- [The records]
________________________
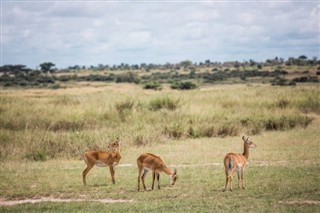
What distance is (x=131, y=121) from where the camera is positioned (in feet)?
96.7

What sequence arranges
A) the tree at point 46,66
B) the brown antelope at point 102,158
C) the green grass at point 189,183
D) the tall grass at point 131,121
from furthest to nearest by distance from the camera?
the tree at point 46,66 < the tall grass at point 131,121 < the brown antelope at point 102,158 < the green grass at point 189,183

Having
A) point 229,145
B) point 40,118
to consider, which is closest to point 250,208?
point 229,145

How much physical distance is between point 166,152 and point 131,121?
8.20m

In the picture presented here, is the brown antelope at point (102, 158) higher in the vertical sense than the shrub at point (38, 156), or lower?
higher

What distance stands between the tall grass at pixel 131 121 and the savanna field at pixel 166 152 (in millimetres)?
64

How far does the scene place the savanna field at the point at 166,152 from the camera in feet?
39.8

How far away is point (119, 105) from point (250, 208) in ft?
75.6

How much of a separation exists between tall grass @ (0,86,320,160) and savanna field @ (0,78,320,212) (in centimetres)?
6

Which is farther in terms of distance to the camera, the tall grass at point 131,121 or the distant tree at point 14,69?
the distant tree at point 14,69

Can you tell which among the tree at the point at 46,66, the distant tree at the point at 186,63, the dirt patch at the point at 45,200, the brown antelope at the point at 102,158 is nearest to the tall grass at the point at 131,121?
the brown antelope at the point at 102,158

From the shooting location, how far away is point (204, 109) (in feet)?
108

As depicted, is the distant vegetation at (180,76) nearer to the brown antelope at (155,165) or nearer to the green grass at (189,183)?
the green grass at (189,183)

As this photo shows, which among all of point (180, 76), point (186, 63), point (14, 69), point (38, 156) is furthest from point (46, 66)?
point (38, 156)

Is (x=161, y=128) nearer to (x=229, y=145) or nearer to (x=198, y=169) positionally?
(x=229, y=145)
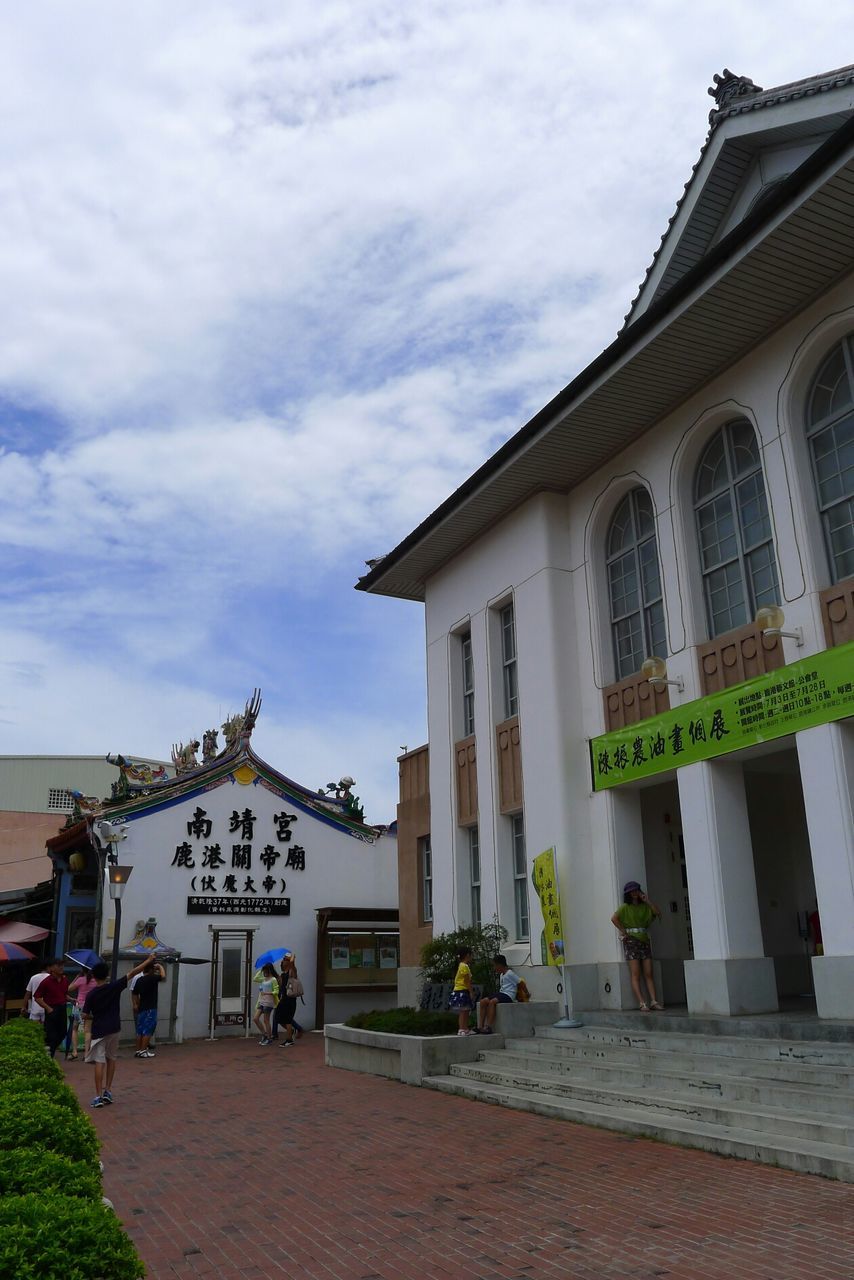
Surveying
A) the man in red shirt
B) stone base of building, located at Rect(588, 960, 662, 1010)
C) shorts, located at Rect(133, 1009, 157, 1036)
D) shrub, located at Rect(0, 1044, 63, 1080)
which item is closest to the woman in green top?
stone base of building, located at Rect(588, 960, 662, 1010)

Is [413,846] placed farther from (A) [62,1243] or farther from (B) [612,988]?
(A) [62,1243]

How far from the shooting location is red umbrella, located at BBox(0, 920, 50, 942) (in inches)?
1016

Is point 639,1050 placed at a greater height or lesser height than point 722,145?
lesser

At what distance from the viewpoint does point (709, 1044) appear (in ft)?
33.2

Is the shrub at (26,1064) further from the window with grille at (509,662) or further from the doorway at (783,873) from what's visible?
the doorway at (783,873)

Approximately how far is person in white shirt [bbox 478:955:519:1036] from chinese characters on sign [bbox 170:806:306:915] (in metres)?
11.2

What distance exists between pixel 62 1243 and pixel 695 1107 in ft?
20.9

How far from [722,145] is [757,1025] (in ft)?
38.7

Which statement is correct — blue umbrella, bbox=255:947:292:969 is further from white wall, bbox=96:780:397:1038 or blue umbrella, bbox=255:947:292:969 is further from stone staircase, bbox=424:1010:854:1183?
stone staircase, bbox=424:1010:854:1183

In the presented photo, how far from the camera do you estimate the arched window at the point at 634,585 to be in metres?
14.2

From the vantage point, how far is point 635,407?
545 inches

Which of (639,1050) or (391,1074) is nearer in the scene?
(639,1050)

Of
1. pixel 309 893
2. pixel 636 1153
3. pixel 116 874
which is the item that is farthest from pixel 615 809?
pixel 309 893

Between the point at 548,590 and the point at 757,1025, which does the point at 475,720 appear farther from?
the point at 757,1025
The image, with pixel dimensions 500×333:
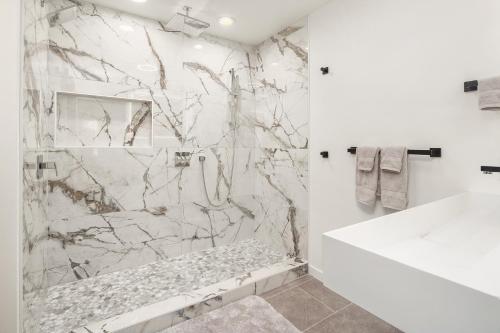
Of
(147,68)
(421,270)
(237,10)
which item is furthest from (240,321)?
(237,10)

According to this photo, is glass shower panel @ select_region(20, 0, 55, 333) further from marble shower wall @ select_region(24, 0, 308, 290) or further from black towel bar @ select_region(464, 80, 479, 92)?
black towel bar @ select_region(464, 80, 479, 92)

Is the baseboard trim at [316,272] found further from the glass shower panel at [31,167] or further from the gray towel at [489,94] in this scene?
the glass shower panel at [31,167]

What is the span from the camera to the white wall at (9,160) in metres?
1.07

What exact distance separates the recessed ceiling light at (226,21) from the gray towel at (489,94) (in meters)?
2.14

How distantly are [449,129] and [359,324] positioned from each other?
4.56ft

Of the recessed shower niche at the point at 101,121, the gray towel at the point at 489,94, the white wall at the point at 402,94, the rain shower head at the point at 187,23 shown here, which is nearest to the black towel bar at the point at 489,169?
the white wall at the point at 402,94

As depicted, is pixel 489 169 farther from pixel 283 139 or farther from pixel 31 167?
pixel 31 167

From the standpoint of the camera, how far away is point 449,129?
1.52 m

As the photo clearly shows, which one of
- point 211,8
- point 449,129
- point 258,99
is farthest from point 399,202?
point 211,8

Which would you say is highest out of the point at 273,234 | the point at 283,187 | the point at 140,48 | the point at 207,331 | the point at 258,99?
the point at 140,48

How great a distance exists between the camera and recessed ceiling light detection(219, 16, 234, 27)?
8.33ft

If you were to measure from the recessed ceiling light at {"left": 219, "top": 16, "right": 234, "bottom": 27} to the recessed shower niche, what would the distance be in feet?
3.62

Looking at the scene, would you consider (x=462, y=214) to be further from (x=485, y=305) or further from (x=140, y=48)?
(x=140, y=48)

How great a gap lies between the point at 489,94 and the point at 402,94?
0.52 m
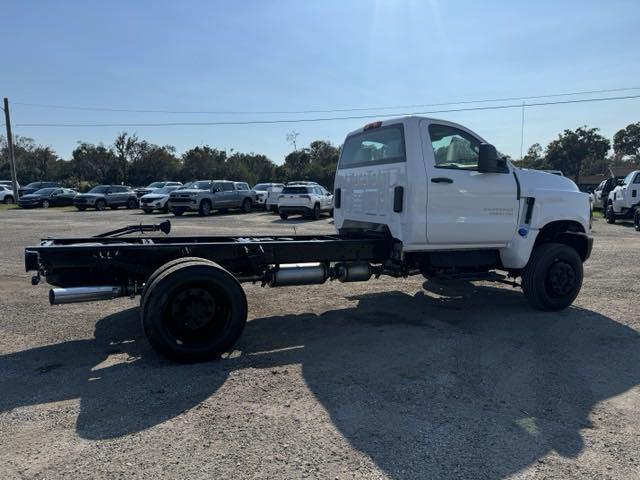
________________________
- [Stated exercise]
Identify every line in the rows above that contains the string "brown", treating case as significant, and copy each of those lines.

- [Expected answer]
B) the brown antelope at point 102,158
the tree at point 46,66 < the tall grass at point 131,121 < the brown antelope at point 102,158 < the green grass at point 189,183
In the picture presented here, is the brown antelope at point (102, 158) higher in the vertical sense than the shrub at point (38, 156), or lower?
Can you tell which among the tree at the point at 46,66, the distant tree at the point at 186,63, the dirt patch at the point at 45,200, the brown antelope at the point at 102,158 is nearest to the tall grass at the point at 131,121?
the brown antelope at the point at 102,158
As depicted, is the distant vegetation at (180,76) nearer to the brown antelope at (155,165) or nearer to the green grass at (189,183)?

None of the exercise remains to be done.